RECORDS SUPPLIED.
━━━━━━━━
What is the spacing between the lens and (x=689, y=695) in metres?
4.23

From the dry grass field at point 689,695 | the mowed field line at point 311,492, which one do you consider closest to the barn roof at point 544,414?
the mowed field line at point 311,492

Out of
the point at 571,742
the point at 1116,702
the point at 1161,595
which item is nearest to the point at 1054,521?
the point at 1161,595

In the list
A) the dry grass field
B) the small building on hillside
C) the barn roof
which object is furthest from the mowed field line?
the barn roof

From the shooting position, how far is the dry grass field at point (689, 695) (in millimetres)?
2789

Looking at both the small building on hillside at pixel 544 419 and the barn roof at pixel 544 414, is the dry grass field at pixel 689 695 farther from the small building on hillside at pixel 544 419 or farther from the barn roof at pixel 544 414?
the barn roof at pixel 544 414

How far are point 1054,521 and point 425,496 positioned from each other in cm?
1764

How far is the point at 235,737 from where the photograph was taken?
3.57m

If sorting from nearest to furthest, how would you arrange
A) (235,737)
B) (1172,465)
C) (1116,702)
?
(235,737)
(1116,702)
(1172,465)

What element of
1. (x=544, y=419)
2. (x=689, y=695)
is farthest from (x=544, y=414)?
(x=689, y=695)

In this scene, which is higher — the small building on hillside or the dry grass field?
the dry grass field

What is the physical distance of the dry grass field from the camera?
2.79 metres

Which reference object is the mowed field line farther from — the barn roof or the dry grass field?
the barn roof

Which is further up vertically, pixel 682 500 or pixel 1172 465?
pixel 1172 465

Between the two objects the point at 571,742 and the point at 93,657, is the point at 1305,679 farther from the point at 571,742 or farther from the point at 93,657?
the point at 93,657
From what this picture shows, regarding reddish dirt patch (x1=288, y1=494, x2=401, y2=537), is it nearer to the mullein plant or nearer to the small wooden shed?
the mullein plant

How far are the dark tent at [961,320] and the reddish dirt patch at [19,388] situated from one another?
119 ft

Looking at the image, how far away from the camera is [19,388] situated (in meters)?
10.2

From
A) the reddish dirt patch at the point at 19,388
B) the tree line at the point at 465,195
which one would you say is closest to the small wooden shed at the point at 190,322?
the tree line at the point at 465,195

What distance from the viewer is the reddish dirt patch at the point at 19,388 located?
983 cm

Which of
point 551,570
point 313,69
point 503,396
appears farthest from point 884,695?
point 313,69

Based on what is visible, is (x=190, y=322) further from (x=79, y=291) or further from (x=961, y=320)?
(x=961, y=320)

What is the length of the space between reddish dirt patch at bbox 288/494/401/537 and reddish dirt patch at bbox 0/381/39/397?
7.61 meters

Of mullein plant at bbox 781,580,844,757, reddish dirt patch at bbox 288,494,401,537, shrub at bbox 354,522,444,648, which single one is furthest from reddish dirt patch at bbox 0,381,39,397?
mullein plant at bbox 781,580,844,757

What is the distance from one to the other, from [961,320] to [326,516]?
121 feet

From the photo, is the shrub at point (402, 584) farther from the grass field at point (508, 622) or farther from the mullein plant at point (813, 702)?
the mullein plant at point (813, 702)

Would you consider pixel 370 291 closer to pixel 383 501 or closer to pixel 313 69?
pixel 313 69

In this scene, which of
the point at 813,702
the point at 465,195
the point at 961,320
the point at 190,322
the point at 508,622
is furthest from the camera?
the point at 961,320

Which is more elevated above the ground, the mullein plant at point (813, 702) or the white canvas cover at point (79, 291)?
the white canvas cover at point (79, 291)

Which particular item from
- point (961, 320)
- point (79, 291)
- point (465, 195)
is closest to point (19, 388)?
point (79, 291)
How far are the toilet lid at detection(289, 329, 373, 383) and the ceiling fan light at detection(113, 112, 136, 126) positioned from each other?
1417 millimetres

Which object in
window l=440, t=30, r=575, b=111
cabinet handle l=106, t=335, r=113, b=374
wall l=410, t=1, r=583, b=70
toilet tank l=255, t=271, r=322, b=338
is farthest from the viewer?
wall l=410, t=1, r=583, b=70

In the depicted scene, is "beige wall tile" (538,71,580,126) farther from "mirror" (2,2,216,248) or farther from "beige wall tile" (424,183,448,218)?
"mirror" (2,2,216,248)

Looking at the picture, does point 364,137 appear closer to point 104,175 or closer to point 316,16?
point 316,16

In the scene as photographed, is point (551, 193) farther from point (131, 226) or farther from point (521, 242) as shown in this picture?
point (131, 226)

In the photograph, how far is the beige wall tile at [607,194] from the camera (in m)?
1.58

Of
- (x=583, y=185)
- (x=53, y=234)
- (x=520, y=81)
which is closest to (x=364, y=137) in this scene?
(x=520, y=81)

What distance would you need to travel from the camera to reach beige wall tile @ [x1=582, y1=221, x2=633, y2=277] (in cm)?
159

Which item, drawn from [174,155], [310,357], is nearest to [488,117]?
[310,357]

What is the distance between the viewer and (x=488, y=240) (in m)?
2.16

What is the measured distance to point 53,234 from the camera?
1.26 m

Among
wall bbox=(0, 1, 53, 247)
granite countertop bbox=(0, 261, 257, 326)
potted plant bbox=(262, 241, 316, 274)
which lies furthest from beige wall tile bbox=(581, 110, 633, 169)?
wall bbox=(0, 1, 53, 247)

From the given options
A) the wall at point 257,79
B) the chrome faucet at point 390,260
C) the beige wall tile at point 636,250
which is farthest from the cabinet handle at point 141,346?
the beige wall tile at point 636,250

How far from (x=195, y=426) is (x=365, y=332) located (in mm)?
━━━━━━━━
WRITTEN EXERCISE.
Please retype the records above from the line with "Based on what" to the line with "7.61 meters", including both of those lines.

SOLUTION TO THE EXERCISE.
Based on what is visible, is (x=190, y=322) further from (x=79, y=291) or further from (x=961, y=320)?
(x=961, y=320)

What is the length of the space between reddish dirt patch at bbox 288/494/401/537 and reddish dirt patch at bbox 0/381/39/397?
7.61 meters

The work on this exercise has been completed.